Ho Tung was Eurasian. His father, Charles Henry Maurice Bosman (1839–1892), was of Dutch Jewish ancestry, while his mother was Sze Tai (施娣), a Chinese woman of Poon (Bao'an) County (present-day Hong Kong and Shenzhen) heritage. His father was a merchant who owned Bosman and Co., was part-owner of the Hong Kong Hotel that opened in 1868, and was a director of the Hong Kong and Whampoa Dock Company. By 1869, Charles Bosman was also the Dutch consul, running his own marine insurance business with important clients that included the British-owned trading conglomerate Jardine, Matheson & Co.
He later left for England, where he became naturalised in 1888. In Cantonese, Bosman was pronounced Bo-se-man, which transliterated into Cantonese to become Ho Sze Man. When Robert Ho Tung Bosman travelled, he carried a certificate from the Governor of Hong Kong stating that his father was Dutch. He was educated at Queen's College, Hong Kong (previously known as the Central School).
After graduating from Queen's College in 1878, Ho Tung went to Canton, where he worked as a clerk for the Chinese Imperial Maritime Customs. In 1880, he returned to Hong Kong and joined Jardine Matheson as an assistant in the compradore department. His bilingual skills and business acumen eventually propelled him to become Head Compradore in 1894. Although he was of mixed parentage, Ho Tung considered himself Chinese, a fact reflected in his sartorial preference. By the age of 35, he was believed to be the richest man in Hong Kong. He was awarded an honorary Doctorate of Laws by the University of Hong Kong in 1916.
In 1927, his wife Clara expanded "The Falls", one of the four Peak houses owned by Ho Tung, into a sumptuous residence now known as Ho Tung Gardens at 75 Peak Road.
Ho Tung himself lived in a nearby house named The Neuk, although he did entertain visiting notables such as US vice-president John Nance Garner and playwright George Bernard Shaw at Ho Tung Gardens.

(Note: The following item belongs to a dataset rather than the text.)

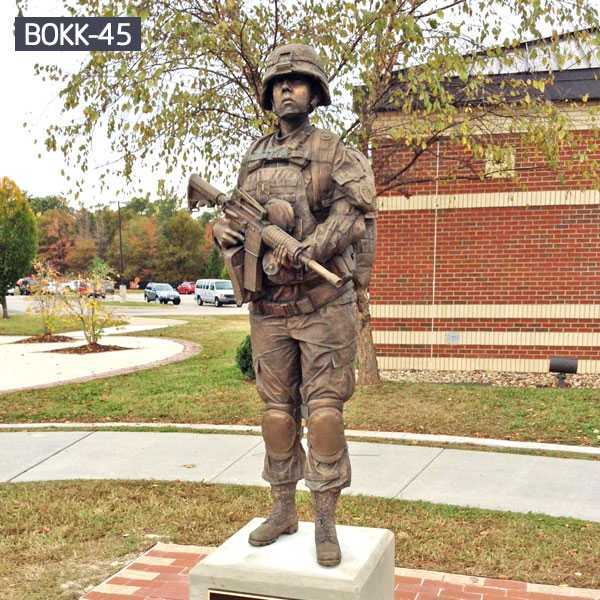 custom made bronze solider statue replica for memorial BOKK-45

Ho Tung identified himself both as Chinese and as a permanent resident of British Hong Kong. He gave generously to Dr. Sun Yat-sen's campaigns to establish the Republic of China, but saw no contradiction in civic participation in British Hong Kong. As a millionaire with significant influence in the colony, he heavily emphasised to the British colonial administration that no part of the Chinese demographic were "purely indigenous". Many were "birds of passage" on their way to Southeast Asia, but many, like himself, became permanent residents, a testimony to their "faith in the permanent prosperity of the colony and the safety of domicile under the folds of the British flag".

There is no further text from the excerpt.